Voto di scambio a Bari, altro che caso Viminale

di Leone Protomastro

“Piantedosi è il vero criminale”, disse qualche giorno fa don Angelo Cassano, referente di Libera in Puglia. Parole forti e al limite della diffamazione. Ma anche totalmente assurde, osservando l’evoluzione del caso Bari, con arresti, intercettazioni, indagini e opportunità politica di decisioni e iniziative. Più di tutto spicca un dato: la sollevazione dei soliti media, tutti a difesa di De Caro ed Emiliano (non indagati) e cocciuti nell’attaccare la destra e il ministro dell’interno.

“Da Piantedosi un atto di guerra nei confronti di Bari”, disse il sindaco Antonio De Caro. E la segretaria Elly Schlein aggiunse: “Scelta politica molto grave, siamo basiti”. Addirittura il direttore della Stampa, Massimo Giannini, disse: “Atto di guerra contro Decaro. Piantedosi si conferma un questurino”.
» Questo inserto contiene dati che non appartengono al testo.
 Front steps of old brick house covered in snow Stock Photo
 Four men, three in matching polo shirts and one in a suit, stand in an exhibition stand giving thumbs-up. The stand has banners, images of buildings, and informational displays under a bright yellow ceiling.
Il Viminale si difese nel merito del provvedimento di accesso ispettivo nei confronti del Comune di Bari, osservando che “lo stesso si è reso necessario in esito ad un primo monitoraggio disposto dal Viminale circa i fatti emersi a seguito dell’indagine giudiziaria che ha portato a più di 100 arresti nel capoluogo pugliese e alla nomina, da parte del Tribunale, ai sensi dell’art. 34 del codice antimafia, di un amministratore giudiziario per l’azienda Mobilità e Trasporti Bari spa, interamente partecipata dallo stesso Comune”.

Per cui riascoltando le parole al vetriolo dei vari salotti televisivi contro la destra alla luce del terremoto in atto a Bari viene da sorridere, se non ci fosse da piangere: i voti comprati a 50 euro da chi, poi, ha fatto l’assessore nelle fila del centrosinistra fa riflettere sulle accuse rivolte alla destra. Ovvero, le mele marce a Bari ci sono e non è corretto ignorare i 130 arresti per buttare la palla nel campo del centrodestra.

E’ il centrosinistra che governa Bari e la Puglia dal 2004 a dover dare spiegazioni.